ManyLaws High-Level Architecture
ManyLaws will implement an ICT architecture, supporting the integration of the pool of identified services while keeping the structure flexible allowing the inclusion of further services and data sources. A layered approach supporting the data flow, from source data to visualised outputs is to handle the large volumes of data. The following figure presents the high-level IT architecture along with the indicative components to be incorporated.
The application layer features the following two modes of operation:
Community Mode: The Community Mode will incorporate a number of social features that can promote ManyLaws user engagement aspects, such as analytics provision, integration of news feed and social media connectors. The social infrastructure of EU-Community project will be reused to support the community interactions and also embed the assembly of EU stakeholders interactions.
User Mode: In order to gain insight into the processed results a user-centred approach will be followed to design and develop a web interface that will provide to the ManyLaws users interactive access to the Visual Analytics services. In the User Mode, meaningful and attractive visualizations of search outcomes and their semantics will be displayed in order to allow not only experts but also ordinary people to explore and interact with versatile legal information in an intuitive manner. The whole layer will follow a responsive web design in order for users to have access on the results through a mobile interface, apart from the web one.
Trust and Security Layer
Trust and Security Infrastructure: The trust and security infrastructure will provide the trust management and the efficient security provisioning (like crypto-primitives, crypto-protocols, public key infrastructure / PKI integration, digital rights management / DRM systems coverage, dependability assurance, risk prediction algorithms) needed for every component of the ManyLaws platform. ManyLaws will build and extend the openlaws project security architecture.
User MGT Authentication and Authorization Services: User MGT Authentication and Authorization Services will ensure that users can rely on the ManyLaws platform and that the platform is protected against unauthorized access and attacks. The rights for the users in the Community Mode, the User Mode, the Business Mode and Administration Mode for the different users will be cleared and managed in the User Management Authentication and Authorization Services. After registration users will be able to log-in to the service and adjust their personal settings.
User Generated Queries: The ManyLaws infrastructure will store search queries made by users for analysis and optimization purposes. The terms and structure that make up the user query will be fed into the Semantic search Engine to enhance the relevance of the results based on inferred concepts and semantic annotations. In addition, due to the resource intensiveness of semantic querying, this component will apply optimization methods to prioritise queries, cache results results, or even explore innovative methods for scaling such as Linked Data Fragments7.

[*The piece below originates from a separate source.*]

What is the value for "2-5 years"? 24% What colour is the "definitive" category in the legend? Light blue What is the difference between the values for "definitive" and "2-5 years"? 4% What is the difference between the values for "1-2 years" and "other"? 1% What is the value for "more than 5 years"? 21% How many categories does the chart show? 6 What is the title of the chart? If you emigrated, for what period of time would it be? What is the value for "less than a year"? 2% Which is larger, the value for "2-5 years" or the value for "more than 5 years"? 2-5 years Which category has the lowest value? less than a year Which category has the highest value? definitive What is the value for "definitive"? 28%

Search relevant content based on queries: The ManyLaws Search Engine will be used for searching through the system’s triple store using a scalable Solr-based semantic search engine. ManyLaws search engine will be taking into account semantic relations between search terms and stored entities (e.g. synonyms). Best practices such as faceted search will also be used to present the user with more search options, relevant to the search terms by semantic association.
Search results: This component will be responsible for retrieving and presenting to the user the search results in an efficient and user-friendly manner.

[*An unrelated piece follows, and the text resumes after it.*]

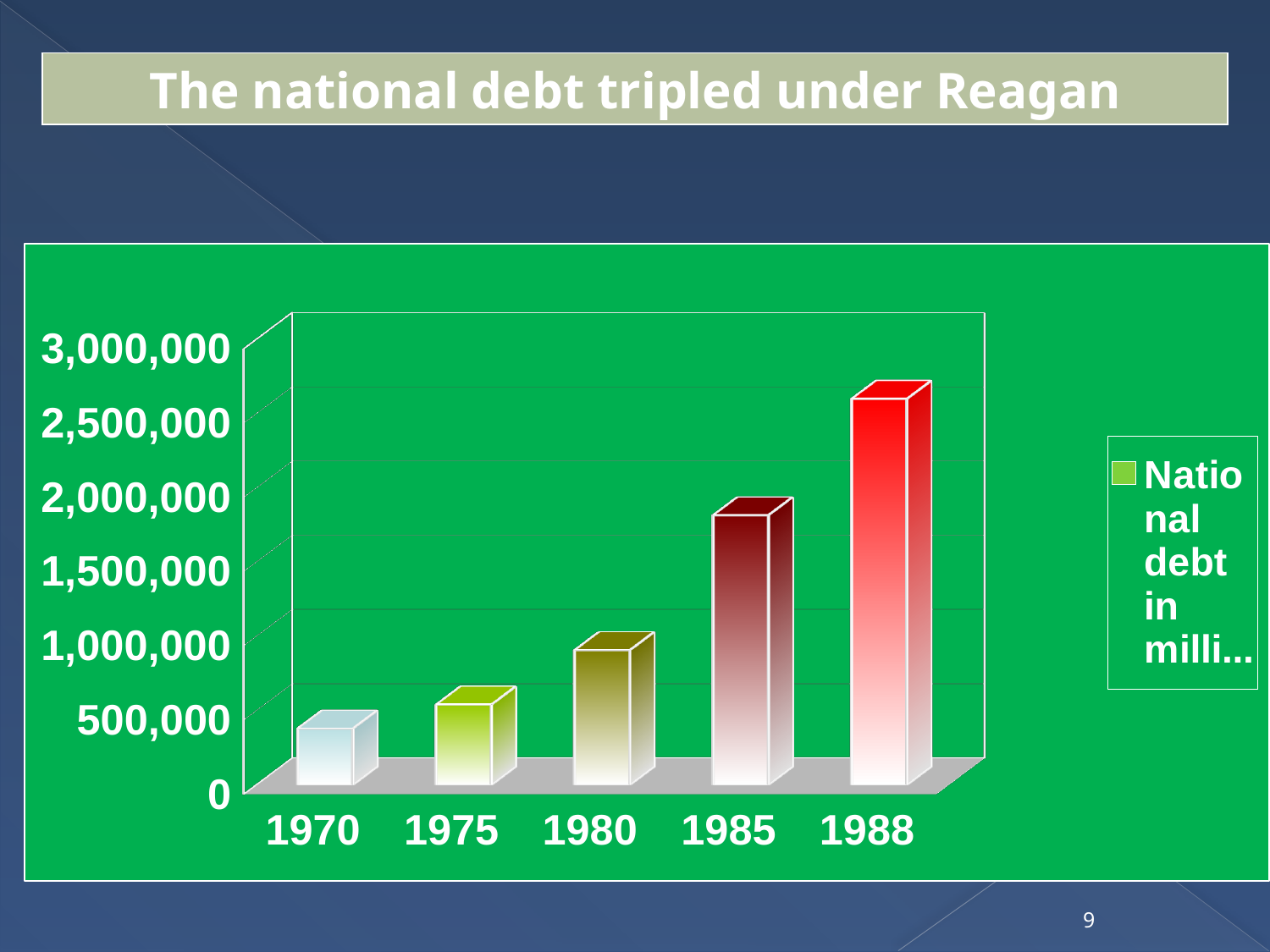
Which year has the lowest bar in the chart? 1970 Is the value for 1980 greater or less than 1,000,000? less Is the value for 1985 greater or less than 1,500,000? greater Which year has the highest bar in the chart? 1988 How many series does the chart's legend list? 1 Which is larger, the value for 1985 or the value for 1980? 1985 What is the title shown above the chart on the slide? The national debt tripled under Reagan What kind of chart is shown on the slide? bar chart Do the values rise or fall from 1970 to 1988 along the x axis? rise Is the value for 1970 greater or less than 500,000? less How many years are shown on the x axis of the chart? 5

Information Processing Layer
Data Preparation and Translation Services: This is the stage where data is acquired and prepared for the text mining tools to follow. The stages includes data reading and initial cleansing, anonymization if needed, semantic annotation (so that to be indexed at the European Open Data Portal), and formulation for processing. Due to the diversified origin of the texts to be acquired, a large amount of effort and computational power will have to be devoted to Optical Character Recognition and translation in English, if in a different member state official language. Translation will be based on EUROVOC and automated translation services, both for the complete texts but also for the various indexes and n-grams to be create at the processing stage.
Text Mining: Various algorithms will be applied in different processing tasks, relying on a super-computing infrastructure, in order to produce service – oriented intermediate results:
- Creation of reverse indexing, occurrence and frequency tables for millions of words
- Creation of various n-grams for the identification of important terms or phrases
- Semantic comparison of different law sets (e.g. EU Directive against national legal framework) performing full word-level, document-to-document comparison for billions of pages – needing the power of thousands processors
- Interrelation of all the original and translated terms and texts
- Term extraction analysis of news, social media, blogs and other content
Structured Data: This component represents the information collected from the various sources harvested by the Data Sources Layer, and adhering to a common model and format, that can then be used more effectively by the Visual Analytics Service. The data stored here will include any harvested and derived information that is necessary to realise the project’s use cases.
Visual Analytics Service: The Visual Analytics Service provides the ability to access the entire data transformation pipeline from raw or semantic data to interactive visual representations. The main goal is to enable user-centred and comprehensible solutions for getting insights and knowledge about the entire domain. Visual Analytics as a service further enables solving the variety of knowledge related questions in the domain of law. The service characteristics enable to exploit the technology to other domains. The variety of visualizations and transformation technologies will be adaptable to user’s requirements and support her in the knowledge acquisition process.
Data Sources Layer
Data Repository: The data sources to be accessed primarily through web services communication where available.
Access to the portal will become available on 31 March 2020.